━━ FRAGMENT ━━
MARCIN DOBROWOLSKI, BIZNES24: Nawet 65 mld dolarów – To jest wartość rynku zamówień publicznych dla organizacji międzynarodowych. Ale polskie firmy trzymają się od tych zamówień i przetargów z daleka. To ma się zmienić. Ministerstwo Rozwoju i Technologii chce tego dokonać.
Artur Dąbkowski, naczelnik Wydziału Międzynarodowych Organizacji i Zamówień Publicznych w Departamencie Handlu i Współpracy Międzynarodowej Ministerstwa Rozwoju Technologii jest z nami. Dzień dobry.
ARTUR DĄBKOWSKI, MINISTERSTWO ROZWOJU I TECHNOLOGII: Dzień dobry panu. Dzień dobry Państwu.
TO JEST AUTOMATYCZNA TRANSKRYPCJA ROZMOWY PRZEPROWADZONEJ
NA ANTENIE TELEWIZJI BIZNES24
MD: Panie naczelniku, jaki jest udział polskich firm w międzynarodowych przetargach?
AD: Ciągle za mały. W tej chwili polskie firmy od dwóch lat utrzymują się na poziomie około niecałych 5 milionów dolarów dostaw usług i towarów do ONZ jako odpowiedź na zamówienia publiczne ONZ. Co daje nam 158. miejsce na 204 kraje uczestniczące w przetargach, czyli jest to troszeczkę więcej niż dwie setne procenta całej wartości zamówień publicznych ONZ.
MD: A co jest przedmiotem takich przetargów, które padają ze strony organizacji międzynarodowych? Jakiego rodzaju usługi czy produkty?
AD: Jest to bardzo szeroki zakres. W zasadzie są to usługi budowlane, dostawy towarów żywnościowych, higienicznych, pomocowych, a także usługi organizacji konferencji, transportu, logistyki. Musimy o tym pamiętać, że zamówienia publiczne organizacji międzynarodowych to nie tylko ONZ, to także Bank Światowy – cała grupa Banku Światowego. To także NATO. I nie mówimy tutaj o uzbrojeniu, a o normalnych cywilnych produktach i towarach, które każda firma różnej wielkości może dostarczać.
━━━
━━ WYCIĄG DANYCH ━━
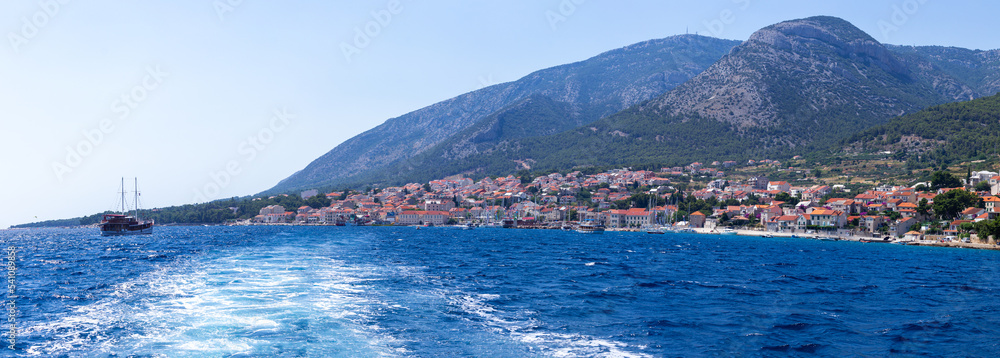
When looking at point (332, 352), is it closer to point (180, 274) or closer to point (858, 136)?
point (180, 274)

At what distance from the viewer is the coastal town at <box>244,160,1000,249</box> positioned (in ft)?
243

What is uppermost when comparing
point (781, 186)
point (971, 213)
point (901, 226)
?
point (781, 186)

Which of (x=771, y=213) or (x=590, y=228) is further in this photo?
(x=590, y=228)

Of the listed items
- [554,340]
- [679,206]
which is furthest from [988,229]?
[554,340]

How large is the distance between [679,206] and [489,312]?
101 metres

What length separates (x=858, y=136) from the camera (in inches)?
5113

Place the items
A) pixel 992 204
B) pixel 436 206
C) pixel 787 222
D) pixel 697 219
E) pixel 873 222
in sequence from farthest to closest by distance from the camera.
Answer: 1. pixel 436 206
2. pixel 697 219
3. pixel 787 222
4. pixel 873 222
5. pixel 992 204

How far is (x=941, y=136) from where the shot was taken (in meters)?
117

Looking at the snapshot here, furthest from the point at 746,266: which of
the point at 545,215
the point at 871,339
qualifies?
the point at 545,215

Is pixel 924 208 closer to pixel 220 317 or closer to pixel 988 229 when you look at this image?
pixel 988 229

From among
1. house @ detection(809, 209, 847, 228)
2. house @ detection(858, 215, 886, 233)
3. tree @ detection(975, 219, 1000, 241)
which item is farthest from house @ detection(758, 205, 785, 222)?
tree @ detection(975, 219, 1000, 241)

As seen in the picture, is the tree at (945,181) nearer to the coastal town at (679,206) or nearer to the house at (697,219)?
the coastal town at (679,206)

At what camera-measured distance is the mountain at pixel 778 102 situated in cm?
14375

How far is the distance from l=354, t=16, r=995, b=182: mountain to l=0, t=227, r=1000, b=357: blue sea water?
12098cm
━━━
━━ WYCIĄG DANYCH ━━
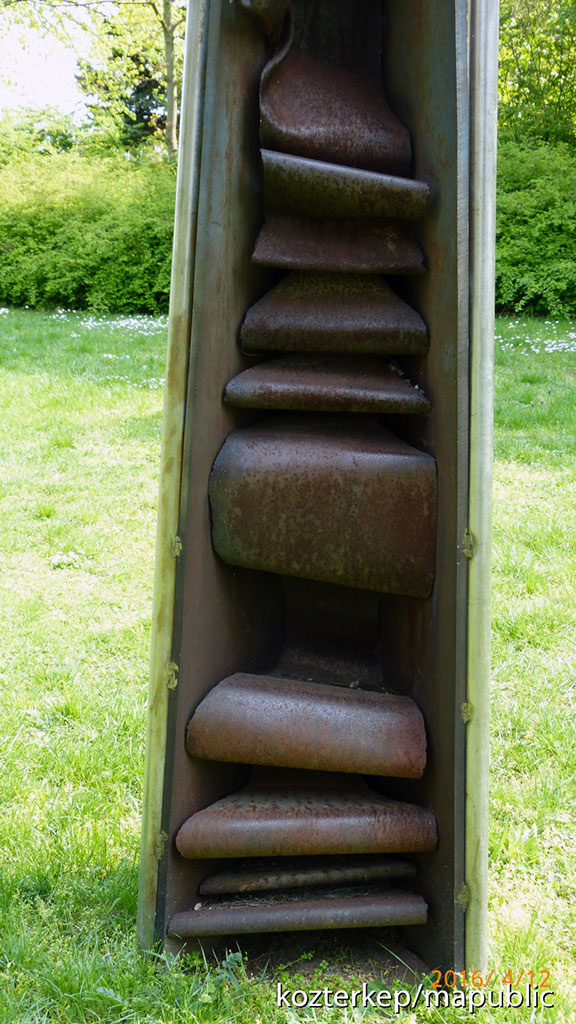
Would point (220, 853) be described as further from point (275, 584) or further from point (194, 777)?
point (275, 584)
━━━
━━ WYCIĄG DANYCH ━━
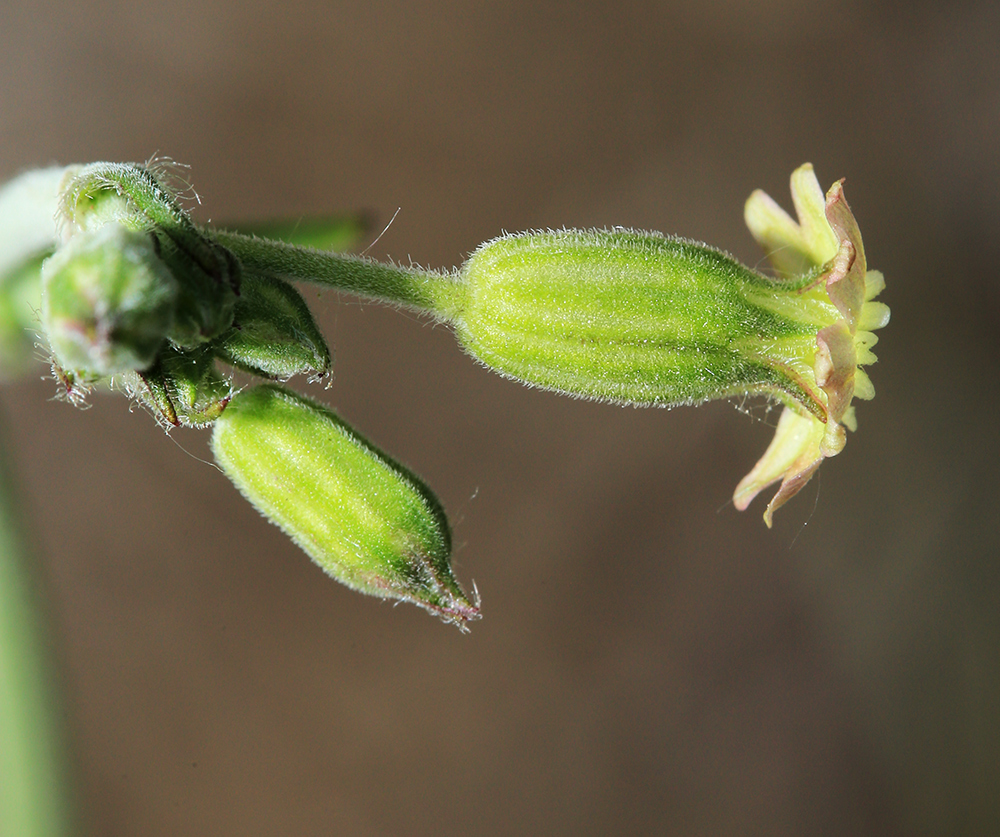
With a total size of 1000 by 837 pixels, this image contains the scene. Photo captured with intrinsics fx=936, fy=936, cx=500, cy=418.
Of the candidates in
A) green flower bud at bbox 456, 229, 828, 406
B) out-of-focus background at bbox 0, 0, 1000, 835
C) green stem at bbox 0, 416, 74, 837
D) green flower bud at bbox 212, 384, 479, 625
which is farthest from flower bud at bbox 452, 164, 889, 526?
━━━
DO ZROBIENIA:
a) Przedstaw w formie listy akapit fragmentu zaczynający się od słów „Jest to bardzo szeroki zakres” i zachowaj jego główne fakty.
b) Zbierz wszystkie wiersze rekordów, które zawierają słowo „town”. Wielkość liter ma znaczenie.
Fragment i rekordy pochodzą z różnych źródeł.

WYNIKI ZADAŃ:
a)
- Przetargi obejmują bardzo szeroki zakres: usługi budowlane, dostawy żywności, środków higienicznych i pomocowych, organizację konferencji, transport i logistykę.
- Zamówienia publiczne organizacji międzynarodowych to nie tylko ONZ, lecz także cała grupa Banku Światowego oraz NATO.
- W przypadku NATO nie chodzi o uzbrojenie, tylko o zwykłe produkty i towary cywilne, które może dostarczać firma każdej wielkości.

b)
At what distance from the viewer is the coastal town at <box>244,160,1000,249</box> positioned (in ft)?
As seen in the picture, is the tree at (945,181) nearer to the coastal town at (679,206) or nearer to the house at (697,219)?
the coastal town at (679,206)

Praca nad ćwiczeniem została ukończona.